TEKST ŹRÓDŁOWY —
______
Są ojcowie i Ojcowie. Mój był nie tylko domowym samcem alfa, ale też moim mentorem, mistrzem. Nauczył mnie wszystkiego – uczciwości, lojalności, wrażliwości, trochę także ciętej riposty. Zaszczepił mi swoją moralność, swój perfekcjonizm i umiejętność obserwacji ludzi. Pokładał we mnie wielkie nadzieje; kupił mi gitarę, oddał mi swoje farby, ale w końcu (co odniosło największy sukces) udostępnił mi swoje książki. Wszystkie, chociaż widząc niektóre moje wybory kręcił nosem. A im bardziej mi odradzał, tym chętniej je czytałam – tak zakochałam się w Dostojewskim, o którym rozmawialiśmy z Tatą godzinami, dniami i nocami. Razem odkrywaliśmy literaturę; dla mnie to było jak nowy świat, dla niego powrót do czasów studenckich.
______
POLECENIE 1 —
Odpowiedz na podstawie tekstu o ojcu:
(a) Jaki instrument kupił ojciec?
(b) O którym pisarzu rozmawiano z Tatą godzinami, dniami i nocami?
(c) Czym było wspólne odkrywanie literatury dla ojca?
POLECENIE 2 —
Zacytuj bez zmian fragment tekstu o ojcu od słów „Są ojcowie i” do słów „do czasów studenckich.”.
______
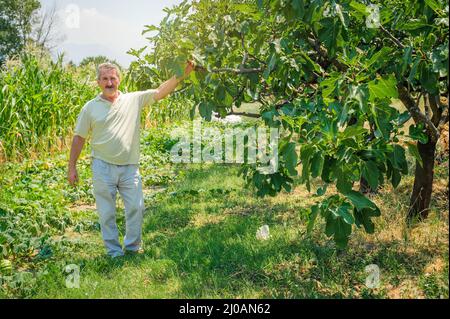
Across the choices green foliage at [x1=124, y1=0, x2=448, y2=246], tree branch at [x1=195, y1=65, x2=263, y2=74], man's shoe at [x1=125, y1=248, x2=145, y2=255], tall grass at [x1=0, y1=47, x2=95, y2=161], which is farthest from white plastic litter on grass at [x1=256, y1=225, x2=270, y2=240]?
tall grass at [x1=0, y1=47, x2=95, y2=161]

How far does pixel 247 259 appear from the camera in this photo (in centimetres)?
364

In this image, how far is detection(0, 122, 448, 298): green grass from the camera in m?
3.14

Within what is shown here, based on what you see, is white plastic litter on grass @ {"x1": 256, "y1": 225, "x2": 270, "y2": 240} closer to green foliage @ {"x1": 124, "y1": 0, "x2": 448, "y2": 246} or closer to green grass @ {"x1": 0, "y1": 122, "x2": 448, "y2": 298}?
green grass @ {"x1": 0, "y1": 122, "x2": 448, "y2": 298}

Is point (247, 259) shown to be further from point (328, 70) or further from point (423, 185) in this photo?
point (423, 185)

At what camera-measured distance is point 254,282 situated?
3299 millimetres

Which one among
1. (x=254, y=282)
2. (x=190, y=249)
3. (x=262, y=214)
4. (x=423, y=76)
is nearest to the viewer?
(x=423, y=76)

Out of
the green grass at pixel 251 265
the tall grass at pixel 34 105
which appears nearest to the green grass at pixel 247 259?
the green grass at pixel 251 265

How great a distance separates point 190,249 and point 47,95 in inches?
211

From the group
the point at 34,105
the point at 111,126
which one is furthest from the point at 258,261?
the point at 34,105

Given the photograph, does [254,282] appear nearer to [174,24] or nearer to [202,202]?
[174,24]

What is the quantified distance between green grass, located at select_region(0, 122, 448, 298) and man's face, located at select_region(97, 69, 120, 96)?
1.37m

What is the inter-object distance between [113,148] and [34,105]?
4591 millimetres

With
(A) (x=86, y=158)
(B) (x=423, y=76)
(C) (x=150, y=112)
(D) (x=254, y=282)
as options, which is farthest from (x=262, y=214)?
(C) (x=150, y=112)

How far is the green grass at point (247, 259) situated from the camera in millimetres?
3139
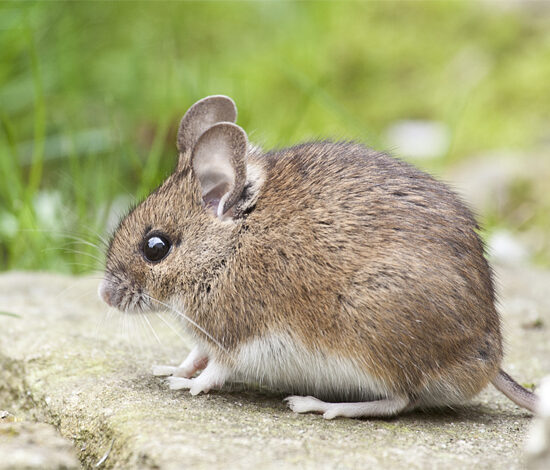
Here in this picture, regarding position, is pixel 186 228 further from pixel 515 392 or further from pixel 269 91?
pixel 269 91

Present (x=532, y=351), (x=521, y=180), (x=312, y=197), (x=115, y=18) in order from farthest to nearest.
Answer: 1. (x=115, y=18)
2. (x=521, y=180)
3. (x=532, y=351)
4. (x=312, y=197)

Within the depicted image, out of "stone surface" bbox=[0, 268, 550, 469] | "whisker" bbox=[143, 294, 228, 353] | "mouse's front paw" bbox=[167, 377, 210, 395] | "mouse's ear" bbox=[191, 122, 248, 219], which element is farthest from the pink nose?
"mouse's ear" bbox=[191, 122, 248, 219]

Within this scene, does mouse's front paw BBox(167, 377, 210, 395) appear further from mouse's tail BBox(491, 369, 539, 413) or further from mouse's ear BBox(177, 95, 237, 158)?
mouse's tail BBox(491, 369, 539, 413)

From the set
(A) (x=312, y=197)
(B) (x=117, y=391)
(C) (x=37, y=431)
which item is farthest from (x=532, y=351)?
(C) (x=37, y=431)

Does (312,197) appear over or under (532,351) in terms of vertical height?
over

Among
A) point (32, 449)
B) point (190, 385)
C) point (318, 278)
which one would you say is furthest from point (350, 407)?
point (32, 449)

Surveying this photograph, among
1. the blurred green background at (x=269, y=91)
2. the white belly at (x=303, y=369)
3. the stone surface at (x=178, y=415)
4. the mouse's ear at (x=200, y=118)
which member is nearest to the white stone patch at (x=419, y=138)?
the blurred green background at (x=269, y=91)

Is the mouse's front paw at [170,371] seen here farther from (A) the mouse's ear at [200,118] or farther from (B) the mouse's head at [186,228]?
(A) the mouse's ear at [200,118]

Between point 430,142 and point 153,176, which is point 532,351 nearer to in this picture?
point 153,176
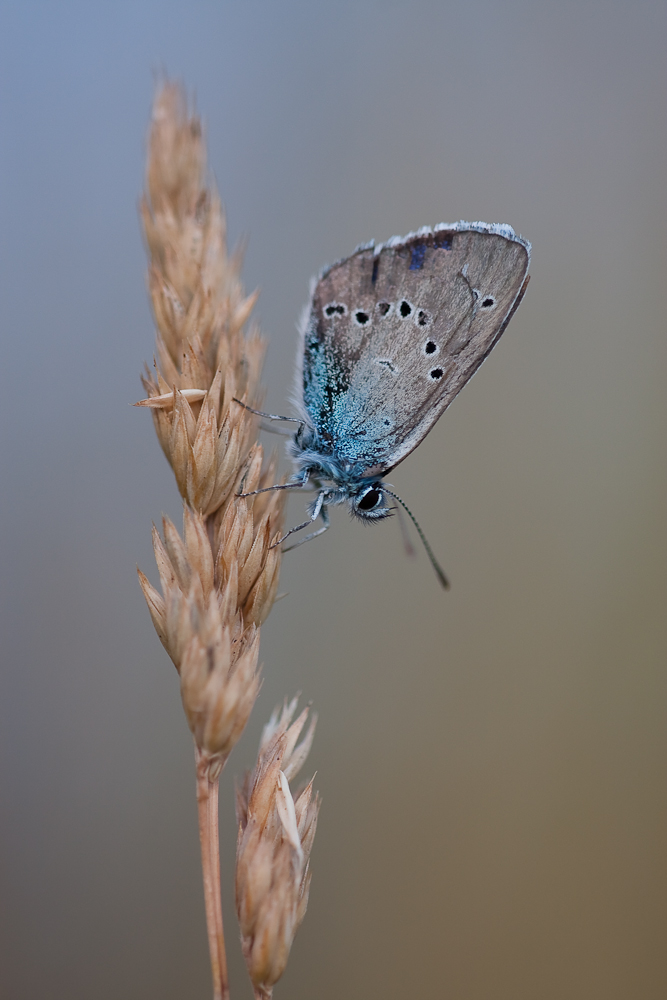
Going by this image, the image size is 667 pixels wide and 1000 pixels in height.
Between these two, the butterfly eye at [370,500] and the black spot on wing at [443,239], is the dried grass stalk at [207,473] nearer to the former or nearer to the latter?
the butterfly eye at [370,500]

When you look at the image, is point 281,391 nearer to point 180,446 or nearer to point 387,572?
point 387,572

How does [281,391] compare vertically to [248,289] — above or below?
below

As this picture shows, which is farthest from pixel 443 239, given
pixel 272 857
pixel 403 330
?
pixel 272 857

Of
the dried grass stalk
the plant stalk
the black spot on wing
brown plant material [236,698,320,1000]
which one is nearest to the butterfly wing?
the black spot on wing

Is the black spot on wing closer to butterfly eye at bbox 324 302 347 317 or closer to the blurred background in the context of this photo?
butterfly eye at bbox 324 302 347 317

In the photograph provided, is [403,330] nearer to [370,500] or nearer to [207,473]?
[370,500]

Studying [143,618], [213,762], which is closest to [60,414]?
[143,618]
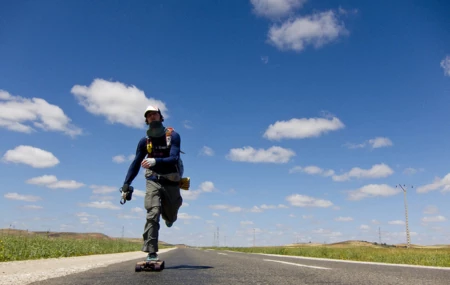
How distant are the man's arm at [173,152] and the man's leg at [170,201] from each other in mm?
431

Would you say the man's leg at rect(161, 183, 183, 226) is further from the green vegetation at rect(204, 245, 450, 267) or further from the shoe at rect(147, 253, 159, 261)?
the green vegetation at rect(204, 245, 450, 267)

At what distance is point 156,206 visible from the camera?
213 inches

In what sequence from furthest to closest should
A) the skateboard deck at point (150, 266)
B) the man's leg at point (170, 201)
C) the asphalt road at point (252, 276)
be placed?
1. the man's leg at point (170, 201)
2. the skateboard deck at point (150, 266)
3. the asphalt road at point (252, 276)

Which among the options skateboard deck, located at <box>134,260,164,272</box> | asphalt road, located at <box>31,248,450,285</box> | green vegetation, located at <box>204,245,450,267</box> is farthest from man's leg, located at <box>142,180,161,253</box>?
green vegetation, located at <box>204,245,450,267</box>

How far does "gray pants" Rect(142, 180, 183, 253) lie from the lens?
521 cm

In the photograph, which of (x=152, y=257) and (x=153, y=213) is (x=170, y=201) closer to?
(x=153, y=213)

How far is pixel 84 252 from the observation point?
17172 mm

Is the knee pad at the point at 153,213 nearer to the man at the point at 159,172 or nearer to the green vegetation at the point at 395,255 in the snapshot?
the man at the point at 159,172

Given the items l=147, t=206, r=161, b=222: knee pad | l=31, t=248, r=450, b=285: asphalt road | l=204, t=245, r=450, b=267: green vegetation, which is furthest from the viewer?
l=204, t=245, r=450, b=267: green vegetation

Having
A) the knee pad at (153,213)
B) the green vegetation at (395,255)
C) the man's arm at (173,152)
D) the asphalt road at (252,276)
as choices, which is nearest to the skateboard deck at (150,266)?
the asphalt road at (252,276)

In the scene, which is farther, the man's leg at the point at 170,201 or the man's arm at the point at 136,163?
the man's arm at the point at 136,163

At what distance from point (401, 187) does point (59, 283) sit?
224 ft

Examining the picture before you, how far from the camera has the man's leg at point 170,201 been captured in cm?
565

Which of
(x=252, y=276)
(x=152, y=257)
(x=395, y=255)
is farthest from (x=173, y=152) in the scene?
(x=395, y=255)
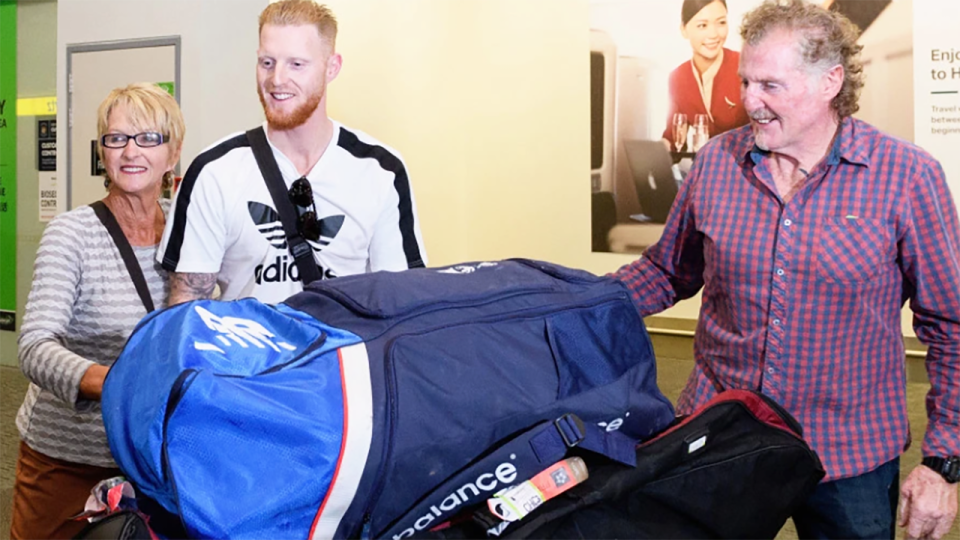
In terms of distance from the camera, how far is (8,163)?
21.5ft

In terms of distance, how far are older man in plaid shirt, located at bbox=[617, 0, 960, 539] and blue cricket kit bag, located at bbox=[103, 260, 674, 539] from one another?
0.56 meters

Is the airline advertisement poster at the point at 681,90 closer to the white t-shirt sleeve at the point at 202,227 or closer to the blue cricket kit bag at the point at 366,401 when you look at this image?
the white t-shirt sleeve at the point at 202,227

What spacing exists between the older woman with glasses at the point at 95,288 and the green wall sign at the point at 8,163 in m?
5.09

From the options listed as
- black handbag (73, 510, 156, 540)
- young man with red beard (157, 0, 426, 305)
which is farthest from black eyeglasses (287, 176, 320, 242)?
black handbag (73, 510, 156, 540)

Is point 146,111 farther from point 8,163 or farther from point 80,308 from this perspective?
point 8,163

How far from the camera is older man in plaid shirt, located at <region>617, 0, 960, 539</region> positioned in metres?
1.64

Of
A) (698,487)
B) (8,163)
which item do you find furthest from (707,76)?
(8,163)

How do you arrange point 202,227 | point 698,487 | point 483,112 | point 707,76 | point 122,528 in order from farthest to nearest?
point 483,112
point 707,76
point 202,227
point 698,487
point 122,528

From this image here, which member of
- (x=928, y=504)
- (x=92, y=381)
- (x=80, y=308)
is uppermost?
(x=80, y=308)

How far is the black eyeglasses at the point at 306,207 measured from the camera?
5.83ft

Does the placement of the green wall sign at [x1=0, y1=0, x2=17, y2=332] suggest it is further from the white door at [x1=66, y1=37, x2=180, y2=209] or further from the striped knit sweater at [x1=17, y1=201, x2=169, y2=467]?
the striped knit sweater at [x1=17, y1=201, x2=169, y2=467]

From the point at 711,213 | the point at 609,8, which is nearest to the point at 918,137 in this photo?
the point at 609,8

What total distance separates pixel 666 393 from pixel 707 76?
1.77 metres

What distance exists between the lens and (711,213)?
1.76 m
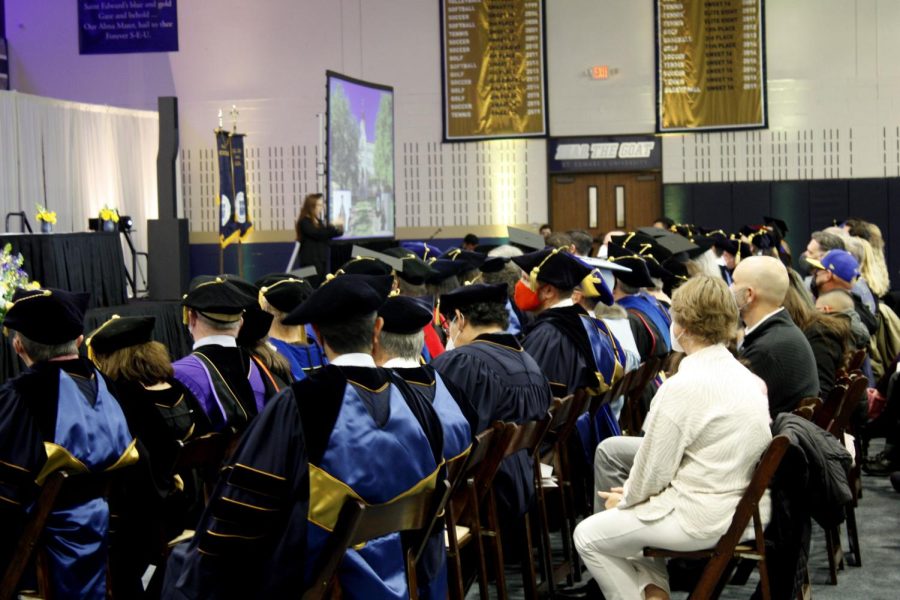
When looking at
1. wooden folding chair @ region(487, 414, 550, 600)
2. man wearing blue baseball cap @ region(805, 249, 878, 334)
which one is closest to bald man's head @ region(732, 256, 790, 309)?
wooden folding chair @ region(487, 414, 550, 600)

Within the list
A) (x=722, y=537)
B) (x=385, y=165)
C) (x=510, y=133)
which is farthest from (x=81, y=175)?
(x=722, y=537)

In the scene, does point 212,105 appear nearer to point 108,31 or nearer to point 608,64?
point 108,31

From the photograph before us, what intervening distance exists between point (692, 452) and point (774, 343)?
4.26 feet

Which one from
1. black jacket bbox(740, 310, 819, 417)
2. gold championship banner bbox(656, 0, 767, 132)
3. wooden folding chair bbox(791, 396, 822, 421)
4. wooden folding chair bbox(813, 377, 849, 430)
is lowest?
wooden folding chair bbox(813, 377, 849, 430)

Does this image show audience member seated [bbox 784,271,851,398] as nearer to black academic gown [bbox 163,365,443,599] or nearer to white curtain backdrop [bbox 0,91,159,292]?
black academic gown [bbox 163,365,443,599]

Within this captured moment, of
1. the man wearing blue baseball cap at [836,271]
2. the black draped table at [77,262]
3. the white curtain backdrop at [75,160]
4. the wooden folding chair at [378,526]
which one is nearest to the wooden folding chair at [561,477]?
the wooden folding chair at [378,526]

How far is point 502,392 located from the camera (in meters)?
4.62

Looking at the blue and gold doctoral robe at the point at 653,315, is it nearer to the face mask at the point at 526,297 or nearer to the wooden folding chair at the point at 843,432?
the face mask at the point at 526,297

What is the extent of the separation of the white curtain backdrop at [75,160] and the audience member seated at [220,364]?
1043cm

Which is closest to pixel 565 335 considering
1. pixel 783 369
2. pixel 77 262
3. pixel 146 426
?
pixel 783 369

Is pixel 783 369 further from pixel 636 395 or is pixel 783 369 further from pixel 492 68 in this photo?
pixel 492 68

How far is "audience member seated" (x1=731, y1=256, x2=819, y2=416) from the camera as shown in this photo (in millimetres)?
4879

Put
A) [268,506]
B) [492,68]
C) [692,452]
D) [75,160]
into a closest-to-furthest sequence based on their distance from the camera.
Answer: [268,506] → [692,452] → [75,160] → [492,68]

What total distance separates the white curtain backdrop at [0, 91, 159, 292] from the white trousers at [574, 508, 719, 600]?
______
ODPOWIEDŹ 1 —
(a) Gitarę.
(b) O Dostojewskim.
(c) Powrotem do czasów studenckich.

ODPOWIEDŹ 2 —
Są ojcowie i Ojcowie. Mój był nie tylko domowym samcem alfa, ale też moim mentorem, mistrzem. Nauczył mnie wszystkiego – uczciwości, lojalności, wrażliwości, trochę także ciętej riposty. Zaszczepił mi swoją moralność, swój perfekcjonizm i umiejętność obserwacji ludzi. Pokładał we mnie wielkie nadzieje; kupił mi gitarę, oddał mi swoje farby, ale w końcu (co odniosło największy sukces) udostępnił mi swoje książki. Wszystkie, chociaż widząc niektóre moje wybory kręcił nosem. A im bardziej mi odradzał, tym chętniej je czytałam – tak zakochałam się w Dostojewskim, o którym rozmawialiśmy z Tatą godzinami, dniami i nocami. Razem odkrywaliśmy literaturę; dla mnie to było jak nowy świat, dla niego powrót do czasów studenckich.